### Exercise
Your answer should be the records, restated word for word.

Records from a dataset
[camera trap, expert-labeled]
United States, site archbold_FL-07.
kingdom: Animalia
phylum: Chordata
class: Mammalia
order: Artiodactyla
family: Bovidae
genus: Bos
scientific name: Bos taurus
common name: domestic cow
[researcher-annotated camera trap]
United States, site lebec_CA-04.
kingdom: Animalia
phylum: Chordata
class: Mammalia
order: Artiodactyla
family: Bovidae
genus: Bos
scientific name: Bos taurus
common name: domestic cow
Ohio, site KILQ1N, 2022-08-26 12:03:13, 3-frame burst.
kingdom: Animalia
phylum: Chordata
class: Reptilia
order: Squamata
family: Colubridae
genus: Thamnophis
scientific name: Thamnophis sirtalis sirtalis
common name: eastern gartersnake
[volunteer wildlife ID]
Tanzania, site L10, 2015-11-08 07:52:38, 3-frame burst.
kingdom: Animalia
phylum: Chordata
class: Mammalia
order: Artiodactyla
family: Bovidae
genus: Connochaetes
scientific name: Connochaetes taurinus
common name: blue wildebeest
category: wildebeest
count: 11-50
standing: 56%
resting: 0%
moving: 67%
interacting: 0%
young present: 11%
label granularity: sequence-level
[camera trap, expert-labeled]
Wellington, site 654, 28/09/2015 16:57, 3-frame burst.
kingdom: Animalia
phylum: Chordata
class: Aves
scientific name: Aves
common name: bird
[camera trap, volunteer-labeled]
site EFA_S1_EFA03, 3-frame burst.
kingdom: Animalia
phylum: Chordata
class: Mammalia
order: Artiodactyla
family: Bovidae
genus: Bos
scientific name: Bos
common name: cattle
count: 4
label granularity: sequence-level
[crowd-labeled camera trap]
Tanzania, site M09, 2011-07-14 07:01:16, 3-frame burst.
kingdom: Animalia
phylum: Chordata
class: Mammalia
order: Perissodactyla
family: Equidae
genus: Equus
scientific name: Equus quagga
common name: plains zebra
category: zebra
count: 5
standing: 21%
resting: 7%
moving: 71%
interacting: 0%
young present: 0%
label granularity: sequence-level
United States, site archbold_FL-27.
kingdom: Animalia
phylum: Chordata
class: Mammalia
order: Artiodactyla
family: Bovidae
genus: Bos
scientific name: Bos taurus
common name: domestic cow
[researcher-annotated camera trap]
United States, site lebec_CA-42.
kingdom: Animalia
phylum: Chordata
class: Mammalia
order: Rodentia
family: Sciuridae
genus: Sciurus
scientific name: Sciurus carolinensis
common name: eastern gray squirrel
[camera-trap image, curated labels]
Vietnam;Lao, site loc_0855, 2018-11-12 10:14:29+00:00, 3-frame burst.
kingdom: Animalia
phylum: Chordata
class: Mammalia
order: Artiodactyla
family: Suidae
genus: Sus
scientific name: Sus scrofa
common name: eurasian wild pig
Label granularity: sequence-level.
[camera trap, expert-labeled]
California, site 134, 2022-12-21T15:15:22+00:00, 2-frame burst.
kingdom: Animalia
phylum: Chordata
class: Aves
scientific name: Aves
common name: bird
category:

### Task result
[camera trap, expert-labeled]
United States, site archbold_FL-07.
kingdom: Animalia
phylum: Chordata
class: Mammalia
order: Artiodactyla
family: Bovidae
genus: Bos
scientific name: Bos taurus
common name: domestic cow
[researcher-annotated camera trap]
United States, site lebec_CA-04.
kingdom: Animalia
phylum: Chordata
class: Mammalia
order: Artiodactyla
family: Bovidae
genus: Bos
scientific name: Bos taurus
common name: domestic cow
Ohio, site KILQ1N, 2022-08-26 12:03:13, 3-frame burst.
kingdom: Animalia
phylum: Chordata
class: Reptilia
order: Squamata
family: Colubridae
genus: Thamnophis
scientific name: Thamnophis sirtalis sirtalis
common name: eastern gartersnake
[volunteer wildlife ID]
Tanzania, site L10, 2015-11-08 07:52:38, 3-frame burst.
kingdom: Animalia
phylum: Chordata
class: Mammalia
order: Artiodactyla
family: Bovidae
genus: Connochaetes
scientific name: Connochaetes taurinus
common name: blue wildebeest
category: wildebeest
count: 11-50
standing: 56%
resting: 0%
moving: 67%
interacting: 0%
young present: 11%
label granularity: sequence-level
[camera trap, expert-labeled]
Wellington, site 654, 28/09/2015 16:57, 3-frame burst.
kingdom: Animalia
phylum: Chordata
class: Aves
scientific name: Aves
common name: bird
[camera trap, volunteer-labeled]
site EFA_S1_EFA03, 3-frame burst.
kingdom: Animalia
phylum: Chordata
class: Mammalia
order: Artiodactyla
family: Bovidae
genus: Bos
scientific name: Bos
common name: cattle
count: 4
label granularity: sequence-level
[crowd-labeled camera trap]
Tanzania, site M09, 2011-07-14 07:01:16, 3-frame burst.
kingdom: Animalia
phylum: Chordata
class: Mammalia
order: Perissodactyla
family: Equidae
genus: Equus
scientific name: Equus quagga
common name: plains zebra
category: zebra
count: 5
standing: 21%
resting: 7%
moving: 71%
interacting: 0%
young present: 0%
label granularity: sequence-level
United States, site archbold_FL-27.
kingdom: Animalia
phylum: Chordata
class: Mammalia
order: Artiodactyla
family: Bovidae
genus: Bos
scientific name: Bos taurus
common name: domestic cow
[researcher-annotated camera trap]
United States, site lebec_CA-42.
kingdom: Animalia
phylum: Chordata
class: Mammalia
order: Rodentia
family: Sciuridae
genus: Sciurus
scientific name: Sciurus carolinensis
common name: eastern gray squirrel
[camera-trap image, curated labels]
Vietnam;Lao, site loc_0855, 2018-11-12 10:14:29+00:00, 3-frame burst.
kingdom: Animalia
phylum: Chordata
class: Mammalia
order: Artiodactyla
family: Suidae
genus: Sus
scientific name: Sus scrofa
common name: eurasian wild pig
Label granularity: sequence-level.
[camera trap, expert-labeled]
California, site 134, 2022-12-21T15:15:22+00:00, 2-frame burst.
kingdom: Animalia
phylum: Chordata
class: Aves
scientific name: Aves
common name: bird
category:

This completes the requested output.